Exercise: Your copy should contain exactly the lines from the start of the material through the line containing "[camera trap, expert-labeled]", and no pictures.

Start of Provided records

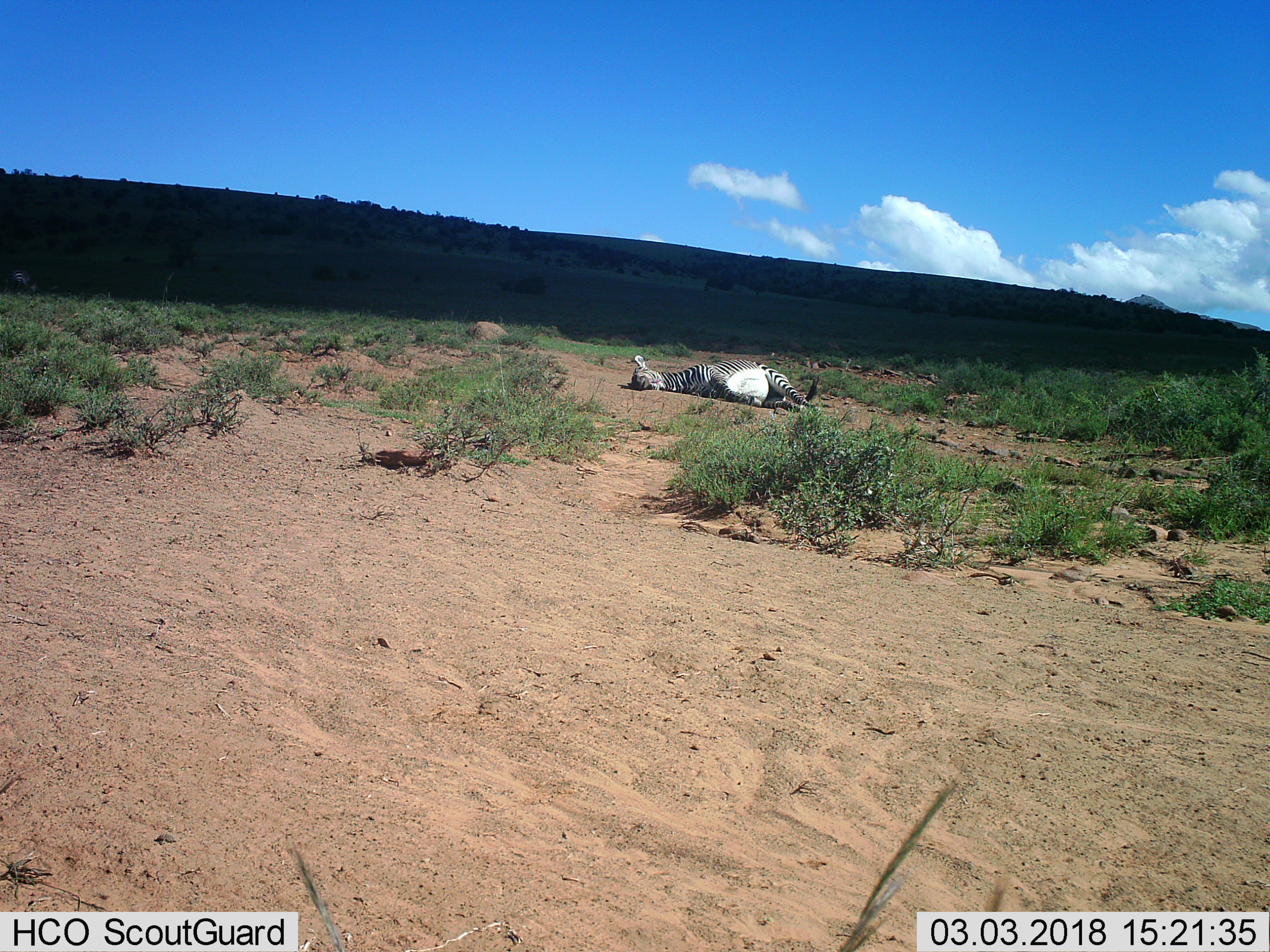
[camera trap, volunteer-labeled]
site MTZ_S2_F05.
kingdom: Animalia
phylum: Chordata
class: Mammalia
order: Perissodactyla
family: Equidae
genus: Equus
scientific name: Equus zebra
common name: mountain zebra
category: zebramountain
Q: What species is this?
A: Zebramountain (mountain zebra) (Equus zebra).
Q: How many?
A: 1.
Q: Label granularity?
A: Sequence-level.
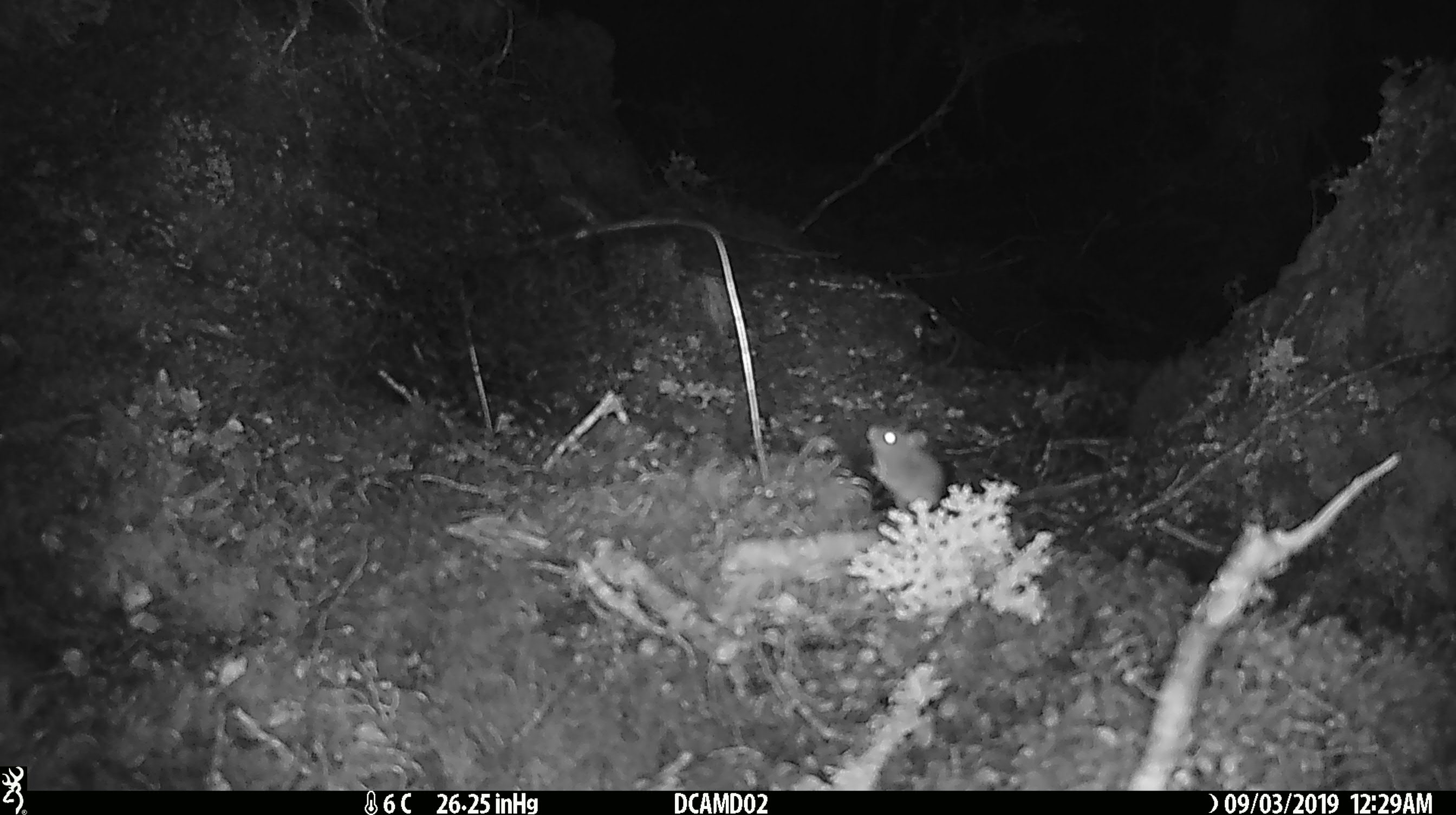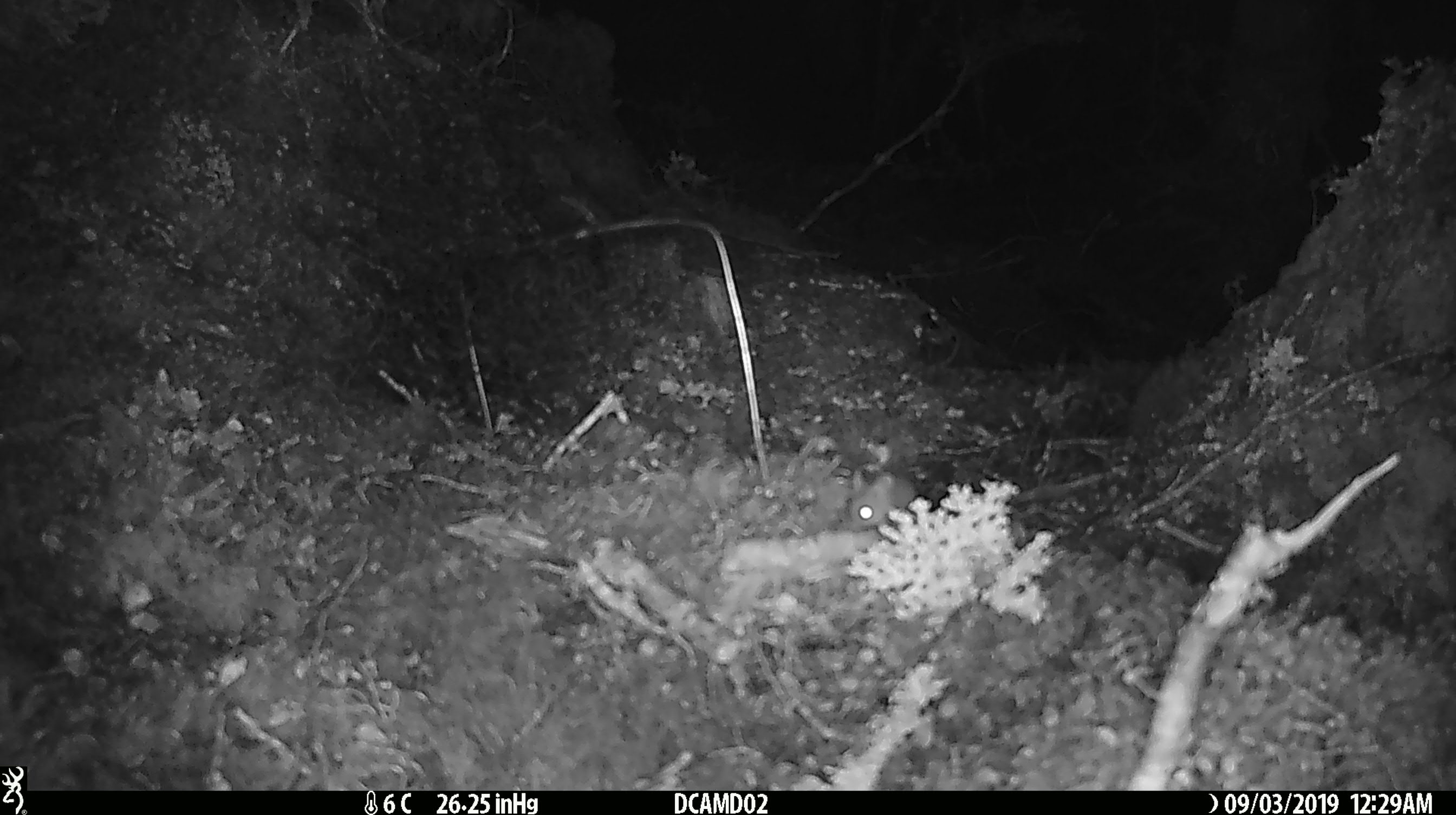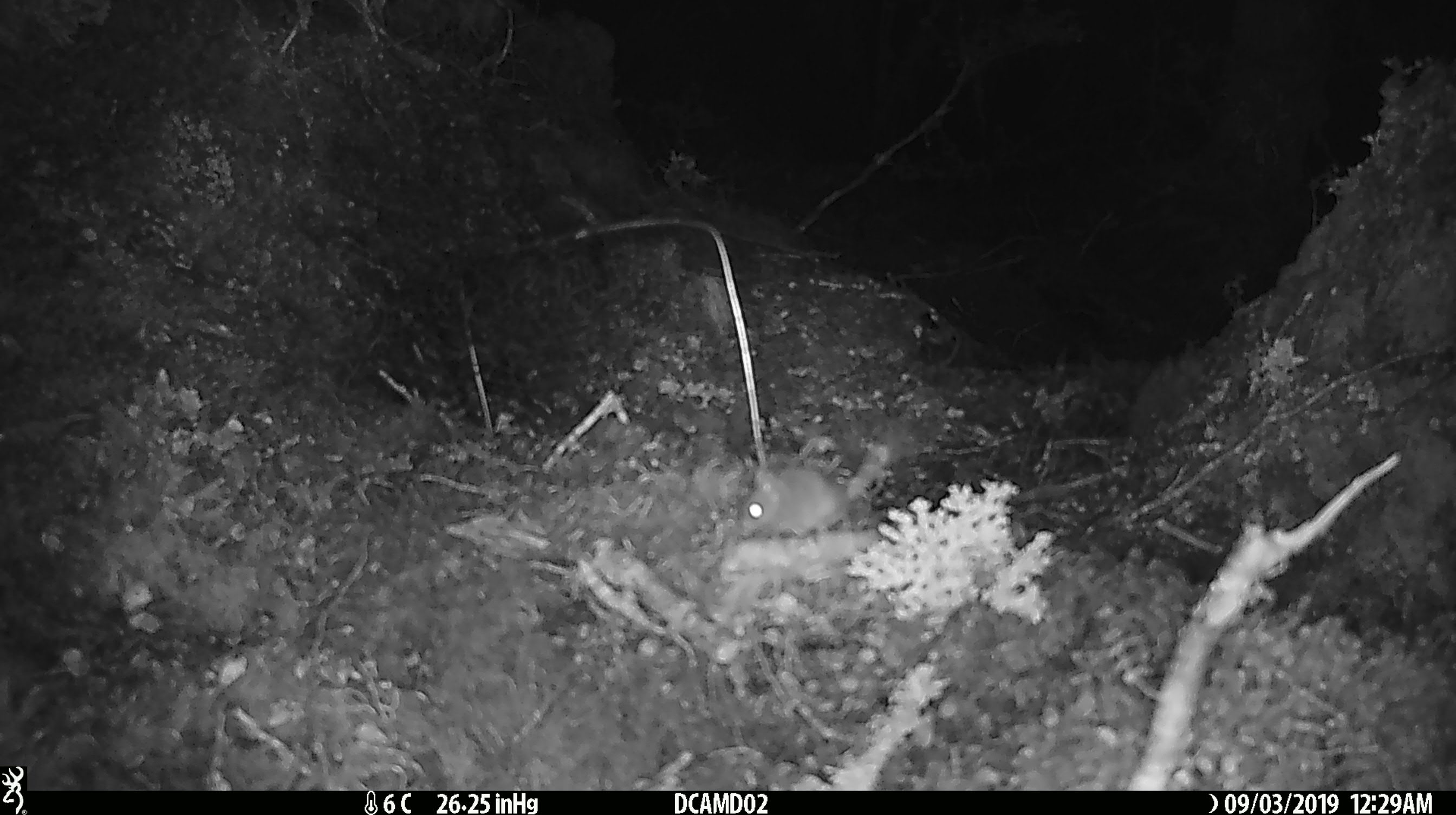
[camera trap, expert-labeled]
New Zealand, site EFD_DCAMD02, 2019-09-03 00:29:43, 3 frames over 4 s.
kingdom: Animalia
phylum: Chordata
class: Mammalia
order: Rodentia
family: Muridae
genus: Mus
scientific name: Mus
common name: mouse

End of Provided records

Solution:
[camera trap, volunteer-labeled]
site MTZ_S2_F05.
kingdom: Animalia
phylum: Chordata
class: Mammalia
order: Perissodactyla
family: Equidae
genus: Equus
scientific name: Equus zebra
common name: mountain zebra
category: zebramountain
Q: What species is this?
A: Zebramountain (mountain zebra) (Equus zebra).
Q: How many?
A: 1.
Q: Label granularity?
A: Sequence-level.
[camera trap, expert-labeled]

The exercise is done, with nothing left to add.